Choosing a holistic financial advisor: Beyond returns

Holistic Financial Advisor

Choosing a financial advisor is about more than just financial return forecasts, according to Jason Pereira, senior partner at Woodgate Financial. He believes potential investors should take a more holistic approach, looking for advisors who understand not only their financial goals, but their lifestyle and personal circumstances as well.

Sure, positive returns are important, but an advisor’s knowledge about a client’s lifestyle, aspirations, and personal circumstances can help deliver a more tailored and realistic strategy. Transparency, regular communication, and good customer service are other key skills to look for, alongside considering the advisor’s track record and qualifications.

Prospective advisors should hold proper qualifications, such as the Certified Financial Planner (CFP) designation. It’s also worth considering any formal disciplinary actions against advisors, fees or commissions, and their experience within your areas of interest. Good financial advisors aren’t just there to manage your finances, but to guide you toward your financial goals.

John Webster, president of Queensbury Securities, cautions against being misled by titles like “senior financial advisor”. Such a title might suggest industry experience, or a focus on elder clients, hence, it’s key to look at an advisor’s career history.

Holistic approach to selecting financial advisors

Digging deeper into their past work, credentials, and current client base can provide valuable insights.

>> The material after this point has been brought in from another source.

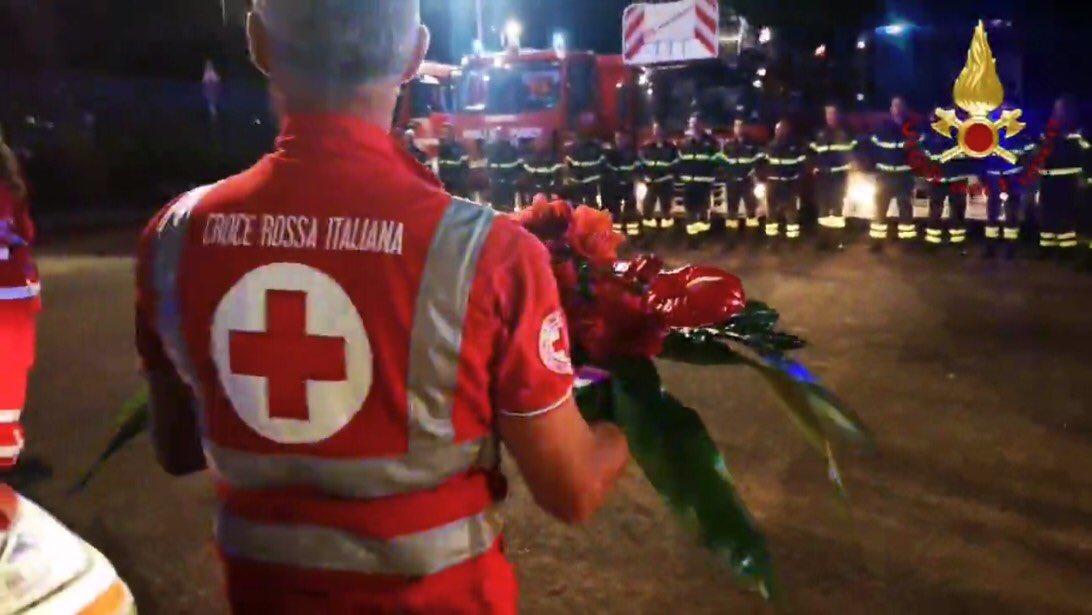 Uniti e sempre pronti ad aiutare chi ha bisogno, soprattutto durante questo lungo anno di emergenza #covid. #8maggio, Giornata mondiale della #CroceRossae #MezzalunaRossa  #inarrestabili @crocerossaitaliana #vigilidelfuoco https://t.co/yTkL0N7f0Y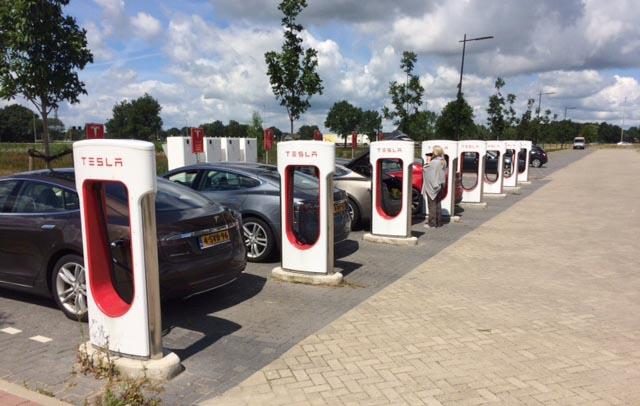 Gott om Teslor som laddar batterierna vid ladustationen i Zwolle.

Also, an advisor’s expertise should align with your personal financial objectives. So, make sure to evaluate their track record, skills, and comprehension in the financial areas that matter the most to you.

Beware of advisors promising unrealistic returns. Choose those who instead focus on planning, responsiveness, and proactivity. The idea is that a successful advisor should adapt to changing market conditions and value strategic planning over grand promises.

Finally, steer clear of advisors that don’t have a solid investment philosophy. The right advisor should outline their financial methodologies. This means their approach to assessing risk, adjusting investment strategies according to market conditions, demonstrating a comprehensive understanding of various investment tools, and making recommendations for your specific financial goals. Above all, anticipated investment returns should be based on data-driven analysis and indicators, rather than mere speculations.